When designer Molly Molloy and stylist Lucinda Chambers left Marni after more than 15 years working together, they both knew it couldn’t be the end of their friendship and mutual collaboration.
And so Colville was born. Named after a street in London David Hockney used to haunt, the brand was established in Milan in 2018 and has become known for its rather unique and effortless way of merging a manifold of silhouettes, styles and colours.
“Colville is bold and beautiful. It’s complex and easy at the same time, it has a kind of twisted elegance that feels individual and unique to the person that’s wearing it,” said Chambers.
The brand has, since its beginnings, tapped into collaborations, becoming the home to a community of like-minded artists and creatives.
“[Collaborations] have been the start of our initial ethos and the first thing we spoke about, we wanted it to be a collective, club Colville where we invite people to bring their magic in a very organic way,” stated Molloy.
Fresh from their AW20 collection presented at a small, colourful apartment near Villa Invernizzi in Milan, this time around, the team reflected on how silhouette, colour and texture could come together, as off-kilter elongated silhouettes were highlighted by contrasting prints and clashing boldly saturated colours.

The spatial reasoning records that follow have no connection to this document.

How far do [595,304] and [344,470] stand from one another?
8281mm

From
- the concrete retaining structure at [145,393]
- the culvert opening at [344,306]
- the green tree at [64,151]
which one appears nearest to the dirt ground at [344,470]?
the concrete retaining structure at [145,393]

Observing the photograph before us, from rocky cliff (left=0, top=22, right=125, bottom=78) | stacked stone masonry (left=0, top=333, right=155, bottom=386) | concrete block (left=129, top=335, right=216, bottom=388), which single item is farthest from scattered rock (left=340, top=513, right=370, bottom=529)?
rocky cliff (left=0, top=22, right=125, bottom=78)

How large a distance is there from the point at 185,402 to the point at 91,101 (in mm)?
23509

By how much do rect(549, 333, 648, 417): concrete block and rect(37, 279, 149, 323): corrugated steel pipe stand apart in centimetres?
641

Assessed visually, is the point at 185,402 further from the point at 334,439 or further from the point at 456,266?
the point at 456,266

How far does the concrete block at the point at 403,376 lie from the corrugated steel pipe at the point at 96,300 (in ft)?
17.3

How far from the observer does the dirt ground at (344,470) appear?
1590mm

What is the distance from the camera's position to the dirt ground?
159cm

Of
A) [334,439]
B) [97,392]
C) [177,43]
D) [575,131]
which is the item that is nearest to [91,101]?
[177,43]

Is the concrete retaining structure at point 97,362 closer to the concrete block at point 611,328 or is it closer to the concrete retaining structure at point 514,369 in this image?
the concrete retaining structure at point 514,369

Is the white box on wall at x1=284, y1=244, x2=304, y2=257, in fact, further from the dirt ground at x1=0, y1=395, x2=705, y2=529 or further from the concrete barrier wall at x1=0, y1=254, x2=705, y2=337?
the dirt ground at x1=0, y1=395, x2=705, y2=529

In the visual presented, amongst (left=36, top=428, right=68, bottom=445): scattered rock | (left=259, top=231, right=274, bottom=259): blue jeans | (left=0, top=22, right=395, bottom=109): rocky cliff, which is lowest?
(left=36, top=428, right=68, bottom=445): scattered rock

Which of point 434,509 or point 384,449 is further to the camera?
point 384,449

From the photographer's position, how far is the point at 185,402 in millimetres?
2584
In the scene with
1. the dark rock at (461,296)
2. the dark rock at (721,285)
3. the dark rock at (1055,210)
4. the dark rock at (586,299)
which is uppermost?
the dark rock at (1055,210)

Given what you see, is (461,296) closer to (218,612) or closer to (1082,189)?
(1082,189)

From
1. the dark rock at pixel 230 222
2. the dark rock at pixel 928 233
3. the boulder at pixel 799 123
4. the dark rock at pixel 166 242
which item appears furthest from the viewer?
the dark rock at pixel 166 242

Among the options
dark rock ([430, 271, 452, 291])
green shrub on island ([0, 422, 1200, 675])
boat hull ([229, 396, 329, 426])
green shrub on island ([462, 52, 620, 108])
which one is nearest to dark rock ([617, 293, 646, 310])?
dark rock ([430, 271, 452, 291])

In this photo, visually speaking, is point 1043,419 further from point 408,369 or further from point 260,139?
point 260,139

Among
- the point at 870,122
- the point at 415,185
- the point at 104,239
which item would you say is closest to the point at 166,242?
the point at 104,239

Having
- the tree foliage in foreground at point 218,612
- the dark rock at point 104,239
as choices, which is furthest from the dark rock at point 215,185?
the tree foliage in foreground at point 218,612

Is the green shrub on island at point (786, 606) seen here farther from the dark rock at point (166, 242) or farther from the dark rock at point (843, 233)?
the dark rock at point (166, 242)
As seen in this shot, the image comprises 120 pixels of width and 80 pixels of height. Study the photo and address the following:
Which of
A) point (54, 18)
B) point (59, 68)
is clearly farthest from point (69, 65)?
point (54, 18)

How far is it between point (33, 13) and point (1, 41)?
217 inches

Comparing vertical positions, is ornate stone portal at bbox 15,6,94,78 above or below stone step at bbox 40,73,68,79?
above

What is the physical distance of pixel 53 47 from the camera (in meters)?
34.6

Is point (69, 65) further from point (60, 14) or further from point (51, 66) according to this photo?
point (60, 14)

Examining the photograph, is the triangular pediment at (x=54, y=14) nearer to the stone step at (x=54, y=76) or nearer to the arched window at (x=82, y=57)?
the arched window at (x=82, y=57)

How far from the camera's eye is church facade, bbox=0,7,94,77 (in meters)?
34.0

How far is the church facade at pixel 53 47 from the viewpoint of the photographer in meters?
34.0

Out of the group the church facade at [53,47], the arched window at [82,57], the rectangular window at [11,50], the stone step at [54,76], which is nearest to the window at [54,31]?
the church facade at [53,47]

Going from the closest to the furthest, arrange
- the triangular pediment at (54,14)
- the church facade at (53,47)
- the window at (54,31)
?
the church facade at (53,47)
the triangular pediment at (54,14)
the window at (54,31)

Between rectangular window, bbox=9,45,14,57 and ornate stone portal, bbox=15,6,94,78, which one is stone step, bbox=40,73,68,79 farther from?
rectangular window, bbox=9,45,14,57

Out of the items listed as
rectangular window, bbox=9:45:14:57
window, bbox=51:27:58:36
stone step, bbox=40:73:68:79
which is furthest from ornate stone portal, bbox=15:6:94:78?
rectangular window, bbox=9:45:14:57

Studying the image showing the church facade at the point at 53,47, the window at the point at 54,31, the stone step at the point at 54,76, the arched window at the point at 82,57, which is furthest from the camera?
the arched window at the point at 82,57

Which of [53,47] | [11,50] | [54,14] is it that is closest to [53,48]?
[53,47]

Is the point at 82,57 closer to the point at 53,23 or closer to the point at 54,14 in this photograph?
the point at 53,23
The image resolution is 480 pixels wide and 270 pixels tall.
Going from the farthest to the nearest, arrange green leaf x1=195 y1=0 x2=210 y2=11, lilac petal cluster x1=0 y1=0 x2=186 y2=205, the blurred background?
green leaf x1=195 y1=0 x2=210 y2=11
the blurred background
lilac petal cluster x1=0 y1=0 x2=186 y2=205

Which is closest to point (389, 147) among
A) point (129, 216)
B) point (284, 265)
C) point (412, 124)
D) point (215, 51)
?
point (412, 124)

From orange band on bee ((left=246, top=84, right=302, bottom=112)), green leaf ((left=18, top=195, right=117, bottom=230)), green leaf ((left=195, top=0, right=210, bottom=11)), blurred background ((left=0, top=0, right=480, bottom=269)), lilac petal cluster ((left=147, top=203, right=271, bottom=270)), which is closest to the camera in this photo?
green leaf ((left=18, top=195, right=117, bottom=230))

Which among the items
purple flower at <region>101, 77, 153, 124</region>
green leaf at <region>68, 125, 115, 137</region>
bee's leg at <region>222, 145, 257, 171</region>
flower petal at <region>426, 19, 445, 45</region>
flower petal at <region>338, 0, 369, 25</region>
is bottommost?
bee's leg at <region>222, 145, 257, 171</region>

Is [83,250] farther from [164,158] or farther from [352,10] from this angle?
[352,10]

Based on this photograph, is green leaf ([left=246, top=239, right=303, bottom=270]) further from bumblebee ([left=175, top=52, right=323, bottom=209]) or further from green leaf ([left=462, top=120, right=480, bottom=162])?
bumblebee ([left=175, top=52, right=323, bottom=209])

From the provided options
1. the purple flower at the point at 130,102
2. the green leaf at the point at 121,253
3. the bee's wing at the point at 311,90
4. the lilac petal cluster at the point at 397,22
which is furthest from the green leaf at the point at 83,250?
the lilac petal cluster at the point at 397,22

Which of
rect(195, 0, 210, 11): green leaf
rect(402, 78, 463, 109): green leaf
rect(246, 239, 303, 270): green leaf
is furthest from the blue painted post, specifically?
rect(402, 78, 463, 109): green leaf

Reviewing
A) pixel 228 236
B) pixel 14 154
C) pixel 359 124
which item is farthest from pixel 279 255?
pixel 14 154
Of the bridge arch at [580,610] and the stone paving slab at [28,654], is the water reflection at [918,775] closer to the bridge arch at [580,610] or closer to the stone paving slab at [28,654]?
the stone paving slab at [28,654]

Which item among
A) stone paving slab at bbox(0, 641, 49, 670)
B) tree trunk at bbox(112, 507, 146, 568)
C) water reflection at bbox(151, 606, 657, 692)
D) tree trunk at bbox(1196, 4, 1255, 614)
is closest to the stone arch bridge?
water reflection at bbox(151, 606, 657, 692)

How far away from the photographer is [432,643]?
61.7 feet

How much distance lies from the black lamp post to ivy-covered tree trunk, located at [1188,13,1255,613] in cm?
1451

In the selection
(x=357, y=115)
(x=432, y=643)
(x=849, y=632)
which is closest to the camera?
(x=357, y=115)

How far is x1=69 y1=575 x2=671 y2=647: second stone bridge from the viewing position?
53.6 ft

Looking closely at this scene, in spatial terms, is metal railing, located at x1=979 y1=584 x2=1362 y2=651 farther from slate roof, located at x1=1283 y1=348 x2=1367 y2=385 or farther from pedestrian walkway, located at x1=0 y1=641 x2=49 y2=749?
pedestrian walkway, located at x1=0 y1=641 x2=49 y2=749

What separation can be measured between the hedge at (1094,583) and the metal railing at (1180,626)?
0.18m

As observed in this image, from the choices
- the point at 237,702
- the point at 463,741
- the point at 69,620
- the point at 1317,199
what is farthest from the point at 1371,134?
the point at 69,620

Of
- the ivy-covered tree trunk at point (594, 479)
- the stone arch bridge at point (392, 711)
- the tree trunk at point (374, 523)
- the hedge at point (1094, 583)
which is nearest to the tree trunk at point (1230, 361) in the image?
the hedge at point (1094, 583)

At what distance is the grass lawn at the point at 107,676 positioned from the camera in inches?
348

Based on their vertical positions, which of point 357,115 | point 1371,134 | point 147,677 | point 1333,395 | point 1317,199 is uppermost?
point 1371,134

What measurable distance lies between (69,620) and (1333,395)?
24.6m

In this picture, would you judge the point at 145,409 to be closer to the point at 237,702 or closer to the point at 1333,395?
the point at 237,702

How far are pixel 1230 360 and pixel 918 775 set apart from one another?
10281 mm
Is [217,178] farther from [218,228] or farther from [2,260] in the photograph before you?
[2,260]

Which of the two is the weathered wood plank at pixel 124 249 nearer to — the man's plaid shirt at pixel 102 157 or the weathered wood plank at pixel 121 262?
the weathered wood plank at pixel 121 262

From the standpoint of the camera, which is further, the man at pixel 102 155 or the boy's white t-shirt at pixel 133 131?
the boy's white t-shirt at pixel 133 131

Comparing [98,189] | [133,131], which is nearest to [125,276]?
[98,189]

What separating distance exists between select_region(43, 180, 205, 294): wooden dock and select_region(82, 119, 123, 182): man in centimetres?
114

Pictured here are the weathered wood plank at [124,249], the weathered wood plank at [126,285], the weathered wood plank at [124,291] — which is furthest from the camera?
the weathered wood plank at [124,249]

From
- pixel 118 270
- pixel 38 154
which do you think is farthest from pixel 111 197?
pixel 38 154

“It came together as a very evolved strong woman who loves design and is not afraid of it and yet has some classic pieces that are easy and informal,” explained Chambers.
For this season’s collection, collaborations included working with Colombian Wayuu tribeswomen on a series of woven bags and with Turkish rug makers and artisans, the latter of whom created the shaggy rugs presented in the brand's presentation space.
In addition to collaboration, a renewed focus on sustainability has been evolving season after season. “We don’t really have a plan as to what we are going to upcycle, it somehow just works its way into the collection as it feels right at that moment,” explained Molloy. And this season, it included upcycled vintage 70s and 80s tech coats and puffers jackets from the 90s.
As their recent presentation marked their foray into home goods, plans for the future include keeping expanding in a way that feels very organic to them, so their love for homeware and collaborations will keep growing.
“I think the brand has evolved hugely, it’s become very defined in terms of both style and in our way of working. We say a lot of the time “Oh that’s very Colville” and we know exactly what we mean. I think that's becoming clearer and clearer, and not just to us!,” concluded Chambers.